Brief 1:
Summarize the nginx event-loop excerpt in two sentences.
[Begin Extracted text]
Active contributors: Sergey Kandaurov, Maxim Dounin, Roman Arutyunyan

Purpose

Each nginx worker runs a single event loop on a single OS thread. The loop polls for I/O readiness, fires timers, dispatches ngx_event_t handlers, and processes queues of posted events. The actual readiness mechanism is pluggable — there's an event module per OS facility (epoll, kqueue, /dev/poll, eventport, poll, select, IOCP).

Directory layout

src/event/
├── ngx_event.{c,h}             # the loop itself + ngx_event_module
├── ngx_event_accept.c          # accept() handler
├── ngx_event_acceptex.c        # Windows AcceptEx variant
├── ngx_event_connect.{c,h}     # outbound connect()
├── ngx_event_connectex.c       # Windows ConnectEx variant
├── ngx_event_pipe.{c,h}        # back-pressured pipe between client + upstream
├── ngx_event_posted.{c,h}      # ngx_post_event + posted-events queues
├── ngx_event_timer.{c,h}       # the timer rbtree
├── ngx_event_udp.{c,h}         # UDP datagram dispatch
├── ngx_event_openssl.{c,h}     # OpenSSL bindings (see openssl.md)
├── ngx_event_openssl_cache.c   # cert / OCSP / session caches
├── ngx_event_openssl_stapling.c # OCSP stapling
├── modules/
│   ├── ngx_epoll_module.c      # Linux
│   ├── ngx_kqueue_module.c     # FreeBSD, macOS
│   ├── ngx_eventport_module.c  # Solaris
│   ├── ngx_devpoll_module.c    # Solaris (legacy)
[End Extracted text]
[Begin Recorded data]
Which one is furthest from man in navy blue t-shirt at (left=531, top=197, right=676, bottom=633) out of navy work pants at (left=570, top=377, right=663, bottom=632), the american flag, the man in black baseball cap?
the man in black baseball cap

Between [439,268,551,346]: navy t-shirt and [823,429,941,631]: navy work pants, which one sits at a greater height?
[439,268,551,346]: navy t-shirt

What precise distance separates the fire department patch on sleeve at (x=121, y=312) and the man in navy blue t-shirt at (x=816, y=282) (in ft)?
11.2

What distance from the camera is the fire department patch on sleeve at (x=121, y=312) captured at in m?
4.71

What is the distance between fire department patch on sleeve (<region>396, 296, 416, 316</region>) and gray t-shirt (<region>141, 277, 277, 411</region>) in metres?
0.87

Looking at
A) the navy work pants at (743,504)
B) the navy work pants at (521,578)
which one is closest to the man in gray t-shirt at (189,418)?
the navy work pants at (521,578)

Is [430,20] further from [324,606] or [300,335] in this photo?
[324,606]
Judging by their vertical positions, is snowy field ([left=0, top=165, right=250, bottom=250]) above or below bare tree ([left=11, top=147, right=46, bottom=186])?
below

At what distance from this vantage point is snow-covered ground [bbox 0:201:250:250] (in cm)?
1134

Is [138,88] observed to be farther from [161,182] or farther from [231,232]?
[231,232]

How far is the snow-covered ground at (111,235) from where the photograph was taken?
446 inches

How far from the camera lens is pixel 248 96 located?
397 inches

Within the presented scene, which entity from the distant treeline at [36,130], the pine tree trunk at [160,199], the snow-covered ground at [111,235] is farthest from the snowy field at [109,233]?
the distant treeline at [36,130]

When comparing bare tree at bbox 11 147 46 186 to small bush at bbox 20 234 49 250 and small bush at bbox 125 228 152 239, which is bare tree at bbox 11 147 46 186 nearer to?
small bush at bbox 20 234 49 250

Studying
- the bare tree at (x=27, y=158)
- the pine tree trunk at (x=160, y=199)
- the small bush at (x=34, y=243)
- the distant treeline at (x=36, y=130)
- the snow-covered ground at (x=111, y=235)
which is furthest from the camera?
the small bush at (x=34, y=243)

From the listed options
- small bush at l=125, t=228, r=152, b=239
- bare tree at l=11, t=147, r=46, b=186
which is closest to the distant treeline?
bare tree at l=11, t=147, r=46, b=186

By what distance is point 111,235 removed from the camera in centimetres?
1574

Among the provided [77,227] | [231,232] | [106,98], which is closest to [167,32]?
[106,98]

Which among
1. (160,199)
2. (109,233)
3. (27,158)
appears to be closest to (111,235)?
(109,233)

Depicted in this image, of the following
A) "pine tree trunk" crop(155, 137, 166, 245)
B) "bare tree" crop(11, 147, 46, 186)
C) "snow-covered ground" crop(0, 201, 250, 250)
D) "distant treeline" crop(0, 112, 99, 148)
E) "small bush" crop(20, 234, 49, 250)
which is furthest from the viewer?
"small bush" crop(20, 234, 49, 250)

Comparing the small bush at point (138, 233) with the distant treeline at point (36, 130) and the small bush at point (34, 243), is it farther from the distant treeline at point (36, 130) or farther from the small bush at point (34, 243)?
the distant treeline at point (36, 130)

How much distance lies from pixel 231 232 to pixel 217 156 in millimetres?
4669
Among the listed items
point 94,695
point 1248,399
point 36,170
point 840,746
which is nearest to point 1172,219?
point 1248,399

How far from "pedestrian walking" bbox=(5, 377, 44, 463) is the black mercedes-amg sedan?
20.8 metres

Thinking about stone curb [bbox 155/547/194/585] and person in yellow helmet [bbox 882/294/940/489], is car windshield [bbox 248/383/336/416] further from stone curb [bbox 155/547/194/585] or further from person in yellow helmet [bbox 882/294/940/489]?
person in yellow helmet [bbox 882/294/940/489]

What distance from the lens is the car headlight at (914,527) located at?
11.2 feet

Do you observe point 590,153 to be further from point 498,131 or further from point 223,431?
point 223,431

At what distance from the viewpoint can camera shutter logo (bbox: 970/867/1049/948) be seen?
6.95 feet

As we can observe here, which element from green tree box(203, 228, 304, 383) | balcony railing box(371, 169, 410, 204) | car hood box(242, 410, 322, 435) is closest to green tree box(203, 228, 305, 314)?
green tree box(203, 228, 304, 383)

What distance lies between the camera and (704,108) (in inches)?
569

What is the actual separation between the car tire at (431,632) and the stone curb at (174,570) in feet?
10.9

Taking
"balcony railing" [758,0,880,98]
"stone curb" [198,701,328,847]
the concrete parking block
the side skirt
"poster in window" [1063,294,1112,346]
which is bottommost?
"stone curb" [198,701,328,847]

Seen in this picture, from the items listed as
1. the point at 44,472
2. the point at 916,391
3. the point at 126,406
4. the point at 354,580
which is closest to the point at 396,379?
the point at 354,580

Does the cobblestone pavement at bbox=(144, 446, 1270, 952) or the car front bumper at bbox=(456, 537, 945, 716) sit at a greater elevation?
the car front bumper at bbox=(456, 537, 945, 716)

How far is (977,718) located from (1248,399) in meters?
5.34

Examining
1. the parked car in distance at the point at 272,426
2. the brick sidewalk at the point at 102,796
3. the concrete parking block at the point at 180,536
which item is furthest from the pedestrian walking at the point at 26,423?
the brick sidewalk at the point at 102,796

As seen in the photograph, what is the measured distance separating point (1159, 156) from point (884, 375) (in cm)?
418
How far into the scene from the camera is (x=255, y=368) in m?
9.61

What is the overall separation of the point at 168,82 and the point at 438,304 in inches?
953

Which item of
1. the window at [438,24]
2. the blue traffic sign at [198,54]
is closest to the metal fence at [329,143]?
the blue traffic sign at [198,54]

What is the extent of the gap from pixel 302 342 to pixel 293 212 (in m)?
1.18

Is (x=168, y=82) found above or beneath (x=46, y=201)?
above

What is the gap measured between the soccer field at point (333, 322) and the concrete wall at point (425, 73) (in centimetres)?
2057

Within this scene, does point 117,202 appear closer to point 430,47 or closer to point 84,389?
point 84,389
[End Recorded data]
Brief 2:
Please reproduce verbatim the stretch of rows from the line containing "By what distance" through the line containing "20.8 metres".

Correct answer 1:
Each nginx worker runs a single event loop on a single OS thread, and that loop polls for I/O readiness, fires timers, dispatches ngx_event_t handlers, and processes queues of posted events. The readiness mechanism is pluggable, with one event module per OS facility: epoll, kqueue, /dev/poll, eventport, poll, select, and IOCP.

Correct answer 2:
By what distance is point 111,235 removed from the camera in centimetres?
1574

Among the provided [77,227] | [231,232] | [106,98], which is closest to [167,32]?
[106,98]

Which among
1. (160,199)
2. (109,233)
3. (27,158)
appears to be closest to (111,235)?
(109,233)

Depicted in this image, of the following
A) "pine tree trunk" crop(155, 137, 166, 245)
B) "bare tree" crop(11, 147, 46, 186)
C) "snow-covered ground" crop(0, 201, 250, 250)
D) "distant treeline" crop(0, 112, 99, 148)
E) "small bush" crop(20, 234, 49, 250)
which is furthest from the viewer?
"small bush" crop(20, 234, 49, 250)

Comparing the small bush at point (138, 233) with the distant treeline at point (36, 130) and the small bush at point (34, 243), is it farther from the distant treeline at point (36, 130) or farther from the small bush at point (34, 243)?
the distant treeline at point (36, 130)

How much distance lies from pixel 231 232 to pixel 217 156 in millimetres?
4669
Among the listed items
point 94,695
point 1248,399
point 36,170
point 840,746
which is nearest to point 1172,219?
point 1248,399

How far from "pedestrian walking" bbox=(5, 377, 44, 463) is the black mercedes-amg sedan?
20.8 metres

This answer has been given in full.